What are the contraindications/precautions for minocycline?

Answer 27

Hypersensitivity; children <9 years; Category D (CI 2nd/3rd trimester). Renal disease – minocycline needs adjustment.

Question 28

What are adverse effects of minocycline?

Answer 28

GI upset; photosensitivity; dyspigmentation types 1–3 (Type 1 blue-grey scars, Type 2 blue-grey forearms/lower legs, Type 3 diffuse muddy brown on sun-exposed skin); secondary infection; nephrogenic diabetes insipidus; pseudotumour cerebri; hypersensitivity (SJS/TEN); minocycline-specific: DRESS, serum sickness-like reaction, drug-induced lupus, vasculitis, immune thrombocytopenia; vestibular effects (dizziness, tinnitus, vertigo).

Question 29

What are important drug interactions for minocycline?

Answer 29

Retinoids → pseudotumour cerebri; metallic ions reduce absorption; OCP efficacy possibly reduced (advise second contraception).

Question 30

What are clinical pearls for minocycline?

Answer 30

Most lipophilic, best CNS penetration; higher risk of dyspigmentation and hypersensitivity syndromes; monitoring often recommended (FBC, chem20, LFTs), though exact guideline not specified.

Question 31

How do tetracycline, doxycycline, and minocycline differ (concise dermatology summary)?

Answer 31

Lipophilicity: minocycline > doxycycline > tetracycline. Absorption: all better fasting; metals reduce absorption; doxy/mino preferred for derm due to better GI absorption and activity vs P. acnes. Renal dosing: needed for tetracycline and minocycline; doxycycline ok. Photosensitivity: class effect, prominent with doxycycline. Pigmentation: minocycline-specific (Type 1 scars, Type 2 forearms/legs, Type 3 diffuse brown). Unique minocycline risks: DRESS, SSLR, DILE, vasculitis, vestibular effects. Pill oesophagitis: more with doxycycline.
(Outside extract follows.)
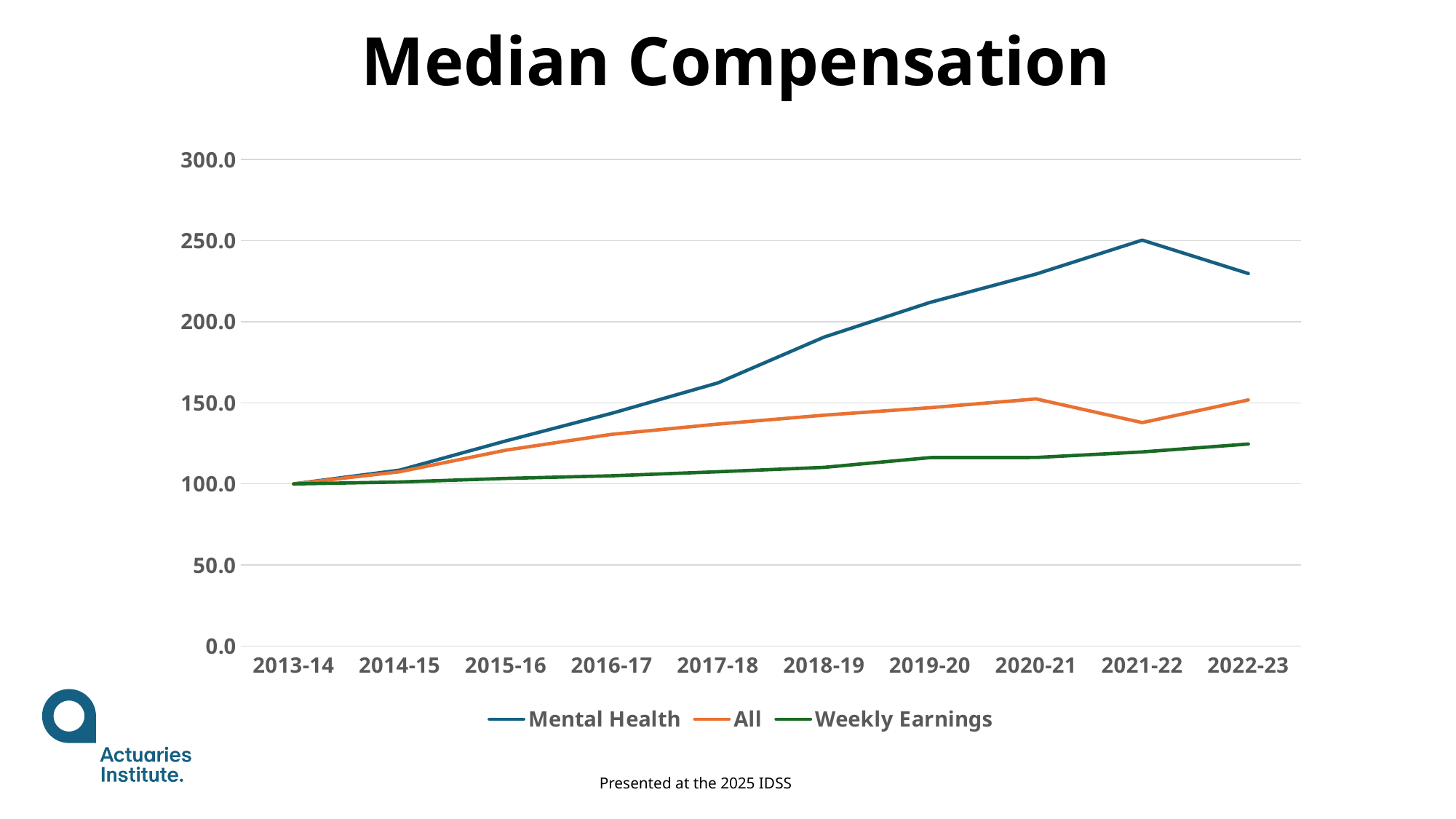
Which series is shown in green in the legend? Weekly Earnings Which series has the lowest value in 2020-21? Weekly Earnings Is the value for All in 2021-22 greater or less than 150.0? less In which period does the Mental Health series reach its highest value? 2021-22 Which series has the highest value in 2022-23? Mental Health Which is larger in 2018-19, the value for Mental Health or the value for All? Mental Health Is the value for Weekly Earnings in 2022-23 greater or less than 150.0? less Is the value for Mental Health in 2019-20 greater or less than 200.0? greater What kind of chart is shown on the slide? line chart How many series does the legend list? 3 How many time periods are shown on the x axis? 10 What is the title of the chart? Median Compensation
Indications (derm): acne, rosacea, perioral dermatitis, LABD, PV/PF, Hailey-Hailey, cicatricial pemphigoid (with nicotinamide), granulomatous dermatoses, CARP, prurigo pigmentosa, PG/Sweet’s, HS, oral LP, AKN, EED, PLEVA/PLC, cetuximab-related eruption, AIDS-related Kaposi sarcoma. Stewardship: avoid monotherapy; combine with benzoyl peroxide/retinoids for acne; limit duration and review at 3–4 months.